The building blocks of structured journalism

“Structured journalism” is a phrase that’s been circulating in the news and journalism sphere for a while now. The gist of structured journalism is that it works to adjust the way content is created in an effort to make the re-use of that content easier in the future. It’s a way of increasing the shelf-life of written content, making it scale well and increasing the overall value of the work.

To achieve this, a content editor needs to be designed so it can manage the smaller blocks that build a story. Information pre-structured this way established databases of multimedia available for re-use in future news stories. In addition to these tech updates, journalists and management at large need to broaden the way they think about news. This means viewing stories as interconnected parts of a whole rather than isolated in both their content and their use.

Building blocks of a story

The Superdesk team is building a new content editor with this goal in mind. The editor will be available in our first beta release on April 25th. The new editor will not only allow for the simple creation of media-rich stories, but it is structured to enable the automatic generation of semantic chunks from story elements. It also indexes stories and attaches metadata to content items for tracking a later use.

A structured journalism approach to content creation and handling is important because it enables legacy news organisations to step away from the paradigm of providing “single-use” stories. Digital news publishers born during the digital age (think VOX, Buzzfeed) have already built custom CMSs that store their data in a way that supports simple content re-use. These systems are effective, but also proprietary and costly. They are therefore currently acting as a competitive advantage to these organisations.

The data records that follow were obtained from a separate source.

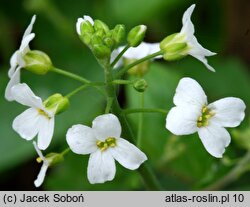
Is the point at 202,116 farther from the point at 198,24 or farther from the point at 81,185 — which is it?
the point at 198,24

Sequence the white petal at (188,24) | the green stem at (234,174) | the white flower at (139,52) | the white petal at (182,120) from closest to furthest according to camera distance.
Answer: the white petal at (182,120), the white petal at (188,24), the white flower at (139,52), the green stem at (234,174)

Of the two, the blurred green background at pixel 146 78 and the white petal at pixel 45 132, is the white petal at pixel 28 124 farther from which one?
the blurred green background at pixel 146 78

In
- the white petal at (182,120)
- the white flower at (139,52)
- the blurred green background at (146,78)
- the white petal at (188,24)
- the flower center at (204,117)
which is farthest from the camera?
the blurred green background at (146,78)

Superdesk editor: Simple integration of social media content within news articles

From story to database

It is widely agreed that news creation is labour intensive. With support from paywalls and ad revenue not poised to bear the increasing costs many newsrooms are facing, why would a news organisation forgo the opportunity to make more use of the content they create? “Structured Journalism is about rethinking how we write things and how to extract more value — and provide more value — from what we do daily, and in the process, hopefully build a business model that helps sustain journalism as well,” said Reg Chua, from Data and Innovation at Thomson Reuters.

The new Superdesk editor takes the traditional method of story creation and turns it 180 degrees. According to C.W Anderson, assistant professor at CUNY (@chanders) “[data journalism] uses data to tell stories. Structured journalism flips that on its head. What structured journalism does in the most simple form is it takes narrative, and out of those narratives turns them into structured data.” The Superdesk editor enables exactly this. Anderson continued, “In data journalism you go database to story, with structured journalism you go story to database.”

Superdesk’s new editor: a UI for NewsML

The concept of structured journalism as a whole is still in its early stages, but the underlying format and data structure from a technological perspective exists in Superdesk. Superdesk follows the NewsML-G2 specification which designates the treatment of every single piece of news as an item and encourages building content knowledge-bases where you can store (beyond news) concepts such as personas and entities.

“The NewsML-G2-based architecture already built in the server allows for supporting structured journalism,” said Sourcefabric CTO, Holman Romero. “What we were lacking were UI tools to allow newsrooms to take advantage of that architecture. The new editor is the first of these tools with more to come soon.”

The new Superdesk content editor provides writers with the ability to build stories rich with images, social media, text, native videos and graphics in one spot, while also storing all multimedia content for future use and searchability.

Imagine that you are creating a story. You write a bit of text, add some beautiful photos, include an engaging video and some social media content. In the text you decide to include a quote by a notable public figure to support your story. With this new editor in Superdesk, all of that information is stored as blocks of reusable content.

This means that someone could then conduct a search in Superdesk to retrieve, for example:

  • All quotes by that same notable public figure used in any story
  • All stories where a particular location has been mentioned
  • All the photos from this story and related stories

Not all of the above capabilities will be available with the first version of the editor, but our recent release of the beta version provides a lot of new possibilities. It is designed with the capacity to include these capabilities very soon.

Right now in the editor, you can add content inline with text by creating independent content blocks that are easy to move around and will eventually receive their own individual metadata to be properly indexed in the system. On a larger scale, this new editor also allows you to include detailed per-story master metadata for easy search within the system.